Objective 1:
Answer each question from the stair flooring passage.
(a) What condition are the softwood stairs in older Dublin terraces often found in?
(b) Which areas usually wear first?
(c) Which staircase type is usually the easiest to refit and price?
Objective 2:
Turn the paragraph of the stair flooring passage beginning "Irish staircase jobs are rarely textbook neat" into a short list, keeping its main facts.

-------- Supplied passage --------

That is why stair work often fails in places where the room flooring seems fine. A laminate plank that behaves itself in a bedroom can chip at the stair edge. A glossy timber finish that looks rich in a living room can feel too slick on descent. A loose runner can become a trip point. A hard finish over a creaking timber stair can amplify noise rather than solve anything.
In practical terms, stairs demand better detailing, more accurate measuring, more cutting, tighter edge work, and a stronger safety mindset than flat floors.

Why Dublin and Irish homes make stairs trickier
Irish staircase jobs are rarely textbook neat. In older Dublin terraces, you often find softwood stairs that have been painted three times, patched twice, and squeaked for fifteen years. In suburban semis and duplexes, the stairs may be structurally sound, but the geometry is not always perfect. In apartments, access restrictions, parking, management rules, and acoustic complaints all creep into the job before the first tread is touched.
Irish weather adds its own lovely bit of mischief. Wet shoes, grit, fine dirt, and winter moisture all hit the lower flights hard. Hallways and the first few treads usually wear first. Landings also catch a lot more traffic than homeowners expect, especially where the stair links entrance hall, family bedrooms, and attic conversion.
That is why Dublin and Ireland-wide stair renovations need more than a product brochure. They need the staircase itself assessed honestly: how stable it is, how square it is, how the existing edges are wearing, whether it is safe already, and whether the new finish will make daily life better or just more expensive.

Common staircase types in Dublin and Ireland
Not every stair takes the flooring the same way. The main layouts FBS Flooring would assess differently are these:
Closed straight stairs are usually the easiest to refit and price.
Quarter-turn stairs with winders look normal enough until you start templating each tread.
Open-sided stairs need cleaner edge finishing because the cut lines remain visible.
Bullnose first steps can add disproportionate labour.
Attic conversion stairs often involve tighter geometry and awkward junctions.
Apartment and duplex stairs may bring acoustic and management issues.
Open riser stairs look sharp, but they are far less forgiving from a safety and detailing point of view.
The type of staircase often matters more than the material. A mid-range carpet on a difficult stair can be the smarter choice than forcing premium wood onto a structure that does not want it.
Best stair flooring materials at a glance
For Irish readers comparing options quickly, this is the useful truth: there is no universal best stair finish. There is only the best fit for your style, budget, household, and tolerance for maintenance.

-------- Dataset section --------

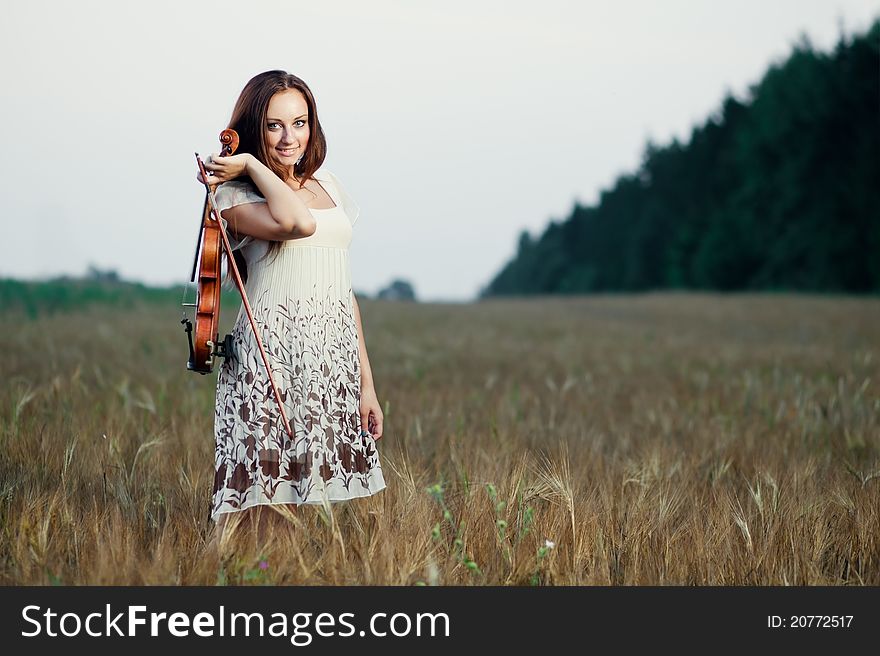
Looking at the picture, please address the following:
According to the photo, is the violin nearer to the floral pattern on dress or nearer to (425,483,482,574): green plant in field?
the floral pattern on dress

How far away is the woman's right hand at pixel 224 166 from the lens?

--------

Correct answer 1:
(a) They have often been painted three times, patched twice, and have squeaked for fifteen years.
(b) Hallways and the first few treads.
(c) Closed straight stairs.

Correct answer 2:
Irish staircase jobs are rarely textbook neat:
- Older Dublin terraces: softwood stairs that have been painted three times, patched twice, and squeaked for fifteen years.
- Suburban semis and duplexes: stairs may be structurally sound, but their geometry is not always perfect.
- Apartments: access restrictions, parking, management rules, and acoustic complaints affect the job before any tread is touched.